Units: kB FindOneBest FindBestLayer FindMultiLayer (n1 + n2) // 8
rng01 43 49 116 63
aaa / aaa 78 79 198 109
a_a_a / a.a.a 75 83 135 92
a_aa_aaa / a.aa.aaa 69 77 153 111
aaa_aa_a / aaa.aa.a 69 74 149 89
abc / abc 85 86 86 88
a_b_c / a.b.c 90 95 123 110
a_bb_ccc / a.bb.ccc 30 32 91 39
aaa_bb_c / aaa.bb.c 31 40 88 44
ccc_bb_a / a.bb.ccc 30 29 88 35
a.bb.ccc / ccc_bb_a 30 30 90 34
global-block-shuffle-LA 30 30 89 36
local-block-shuffle-LA 30 30 88 39
parallel-block-shuffle-LA 30 31 89 40
diff-simulation 46 41 99 53
  1. FindOneBest worst case is 90 kB.
  2. FindBestLayer worst case is 95 kB.
  3. FindMultiLayer worst case is 198 kB and 111 kB with 1/8th of (n1 + n2) limit.
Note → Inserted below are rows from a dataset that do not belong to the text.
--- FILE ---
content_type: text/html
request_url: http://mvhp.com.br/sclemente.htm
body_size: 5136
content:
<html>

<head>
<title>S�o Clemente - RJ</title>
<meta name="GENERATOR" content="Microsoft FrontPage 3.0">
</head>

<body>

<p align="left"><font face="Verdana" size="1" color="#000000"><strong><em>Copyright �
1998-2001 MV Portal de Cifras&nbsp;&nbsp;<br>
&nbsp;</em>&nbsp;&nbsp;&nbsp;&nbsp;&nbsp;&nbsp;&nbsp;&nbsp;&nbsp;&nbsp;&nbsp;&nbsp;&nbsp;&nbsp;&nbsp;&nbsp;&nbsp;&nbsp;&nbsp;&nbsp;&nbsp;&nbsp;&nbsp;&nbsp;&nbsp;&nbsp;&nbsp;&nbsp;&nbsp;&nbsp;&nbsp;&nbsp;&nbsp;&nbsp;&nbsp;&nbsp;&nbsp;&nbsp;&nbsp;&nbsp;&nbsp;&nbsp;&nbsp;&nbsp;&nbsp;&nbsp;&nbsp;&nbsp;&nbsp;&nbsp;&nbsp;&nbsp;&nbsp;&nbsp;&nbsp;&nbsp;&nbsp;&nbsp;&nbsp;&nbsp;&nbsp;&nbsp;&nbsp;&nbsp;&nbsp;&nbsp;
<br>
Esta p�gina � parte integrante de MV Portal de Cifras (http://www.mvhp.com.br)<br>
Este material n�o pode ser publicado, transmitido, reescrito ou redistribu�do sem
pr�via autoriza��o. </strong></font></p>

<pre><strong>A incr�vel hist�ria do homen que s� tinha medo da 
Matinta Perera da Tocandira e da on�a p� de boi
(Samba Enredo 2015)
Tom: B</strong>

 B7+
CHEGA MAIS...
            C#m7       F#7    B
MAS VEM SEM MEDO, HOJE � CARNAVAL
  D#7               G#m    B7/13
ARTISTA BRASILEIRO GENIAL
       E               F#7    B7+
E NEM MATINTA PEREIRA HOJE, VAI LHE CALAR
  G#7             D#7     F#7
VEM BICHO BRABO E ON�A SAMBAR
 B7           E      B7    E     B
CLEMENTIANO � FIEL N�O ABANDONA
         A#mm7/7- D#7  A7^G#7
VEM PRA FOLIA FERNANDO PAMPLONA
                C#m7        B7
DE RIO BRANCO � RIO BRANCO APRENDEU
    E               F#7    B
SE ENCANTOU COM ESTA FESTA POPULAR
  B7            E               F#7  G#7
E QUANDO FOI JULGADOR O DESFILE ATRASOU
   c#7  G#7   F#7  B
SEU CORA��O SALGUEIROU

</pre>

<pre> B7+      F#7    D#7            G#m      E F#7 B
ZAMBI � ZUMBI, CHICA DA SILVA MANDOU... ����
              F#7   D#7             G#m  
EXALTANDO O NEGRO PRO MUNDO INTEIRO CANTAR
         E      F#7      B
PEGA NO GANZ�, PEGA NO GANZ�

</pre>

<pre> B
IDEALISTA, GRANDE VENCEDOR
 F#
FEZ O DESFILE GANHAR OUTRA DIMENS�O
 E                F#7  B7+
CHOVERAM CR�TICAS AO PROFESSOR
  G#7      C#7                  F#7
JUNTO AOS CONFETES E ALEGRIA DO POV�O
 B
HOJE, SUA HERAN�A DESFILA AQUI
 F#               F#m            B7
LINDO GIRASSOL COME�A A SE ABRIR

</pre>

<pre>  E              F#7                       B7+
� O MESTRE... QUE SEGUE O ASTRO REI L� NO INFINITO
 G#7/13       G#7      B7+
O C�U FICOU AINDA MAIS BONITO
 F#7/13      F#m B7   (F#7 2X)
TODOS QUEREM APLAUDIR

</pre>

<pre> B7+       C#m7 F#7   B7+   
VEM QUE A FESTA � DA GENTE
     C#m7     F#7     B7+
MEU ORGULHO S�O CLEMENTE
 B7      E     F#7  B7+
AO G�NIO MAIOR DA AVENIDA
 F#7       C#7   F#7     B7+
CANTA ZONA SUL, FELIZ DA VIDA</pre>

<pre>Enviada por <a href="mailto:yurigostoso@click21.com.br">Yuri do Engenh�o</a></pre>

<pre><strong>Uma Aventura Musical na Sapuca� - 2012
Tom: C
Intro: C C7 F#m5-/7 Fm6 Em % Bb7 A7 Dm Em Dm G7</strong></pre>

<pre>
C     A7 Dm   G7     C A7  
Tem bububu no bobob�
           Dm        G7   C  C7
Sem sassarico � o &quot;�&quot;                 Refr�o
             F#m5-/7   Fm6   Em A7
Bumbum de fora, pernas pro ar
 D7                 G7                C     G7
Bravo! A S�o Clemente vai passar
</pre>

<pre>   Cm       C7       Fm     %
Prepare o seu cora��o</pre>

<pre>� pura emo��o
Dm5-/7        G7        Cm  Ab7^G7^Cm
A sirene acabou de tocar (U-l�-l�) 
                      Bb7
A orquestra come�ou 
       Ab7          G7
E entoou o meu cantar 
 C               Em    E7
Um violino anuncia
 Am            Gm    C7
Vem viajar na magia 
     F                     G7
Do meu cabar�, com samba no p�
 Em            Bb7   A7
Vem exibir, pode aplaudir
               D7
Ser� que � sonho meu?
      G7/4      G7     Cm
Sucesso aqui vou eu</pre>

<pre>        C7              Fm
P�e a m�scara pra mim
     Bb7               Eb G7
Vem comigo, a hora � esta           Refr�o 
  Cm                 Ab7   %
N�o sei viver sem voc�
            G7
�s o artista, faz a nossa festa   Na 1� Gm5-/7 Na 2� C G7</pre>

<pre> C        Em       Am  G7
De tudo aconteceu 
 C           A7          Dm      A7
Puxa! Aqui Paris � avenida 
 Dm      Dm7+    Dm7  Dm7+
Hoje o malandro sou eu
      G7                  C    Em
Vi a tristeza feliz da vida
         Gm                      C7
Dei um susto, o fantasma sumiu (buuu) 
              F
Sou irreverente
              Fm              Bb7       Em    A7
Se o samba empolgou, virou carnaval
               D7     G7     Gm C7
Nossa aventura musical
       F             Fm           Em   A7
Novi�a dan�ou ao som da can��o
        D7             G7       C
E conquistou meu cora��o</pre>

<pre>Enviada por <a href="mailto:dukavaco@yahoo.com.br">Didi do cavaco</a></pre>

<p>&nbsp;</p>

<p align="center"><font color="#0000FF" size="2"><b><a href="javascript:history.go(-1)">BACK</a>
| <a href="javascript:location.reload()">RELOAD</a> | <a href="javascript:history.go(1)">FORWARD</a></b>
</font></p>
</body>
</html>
All methods have O(n) memory complexity.


Summary

Complexity Small Alpha Recursion (*) Large Alpha Recursion (*)
FindOneBest very simple O(√n) - O(n) O(√n) - O(n)
FindBestLayer simple Some O(√n) Some O(√n)
FindMultiLayer Moderate Rare O(n^(1/4)) Mostly O(1)

(*) Beyond O(n log n).

  1. For small alphabet, FindMultiLayer worst case recursion multiplier is O(n^(1/4)).
  2. For large alphabet, FindMultiLayer eliminates recursion entirely.
  3. Complexity of FindMultiLayer is sensible for the improvement it delivers.

When autojunk=True, this still leaves the FindMultiLayer with total O(n2) worst case.
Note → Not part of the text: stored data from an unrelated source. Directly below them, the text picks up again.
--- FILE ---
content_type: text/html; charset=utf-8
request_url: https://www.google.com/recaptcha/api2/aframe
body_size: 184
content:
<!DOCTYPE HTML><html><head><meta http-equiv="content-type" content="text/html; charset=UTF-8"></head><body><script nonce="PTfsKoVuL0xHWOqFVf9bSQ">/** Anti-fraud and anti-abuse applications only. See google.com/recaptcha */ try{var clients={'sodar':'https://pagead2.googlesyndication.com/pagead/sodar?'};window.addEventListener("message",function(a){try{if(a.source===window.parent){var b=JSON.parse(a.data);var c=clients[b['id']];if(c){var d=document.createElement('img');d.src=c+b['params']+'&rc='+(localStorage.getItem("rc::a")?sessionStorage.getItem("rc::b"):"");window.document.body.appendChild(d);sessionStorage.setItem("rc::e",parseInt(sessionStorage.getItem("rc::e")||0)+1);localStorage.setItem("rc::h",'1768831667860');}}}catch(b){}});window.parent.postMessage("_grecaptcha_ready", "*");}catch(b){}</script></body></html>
The worst case can be constructed as follows:

  1. Ensure maximal number of element pairs
  2. Ensure that none of elements hit autojunk threshold
  3. Construct as many blocks of different length as possible
each = max(1, N // 100 - 10)
b = N // each + 1
chars = ''.join([each * chr(i + 100) for i in range(b)])
blocks = []
i = 1
s = j = 0
while s + i + 1 < N:
    blocks.append(chars[j:j+i])
    j += i
    s += i + 1
    i += 1
seq1 = '-'.join(blocks)
seq2 = '.'.join(blocks)

Runtimes for sequences constructed with code above:

FindMultiLayer FindMultiLayer
FindOneBest mem=(n1+n2) mem=(n1+n2) // 8
size 10K 10.6 s 0.15 s 0.2 s
size 15K 24.1 s 0.4 s 0.4 s
size 20K 60.5 s 0.6 s 0.8 s
size 50K ~ 13 m 4.4 s 6.6 s
size 100K ~ 1.5 h 20 s 31 s

difflib.SequenceMatcher with autojunk=True is used in many applications that occasionally hit pathological cases.

The FindMultiLayer offers non-trivial improvement, which would remove most of related issues.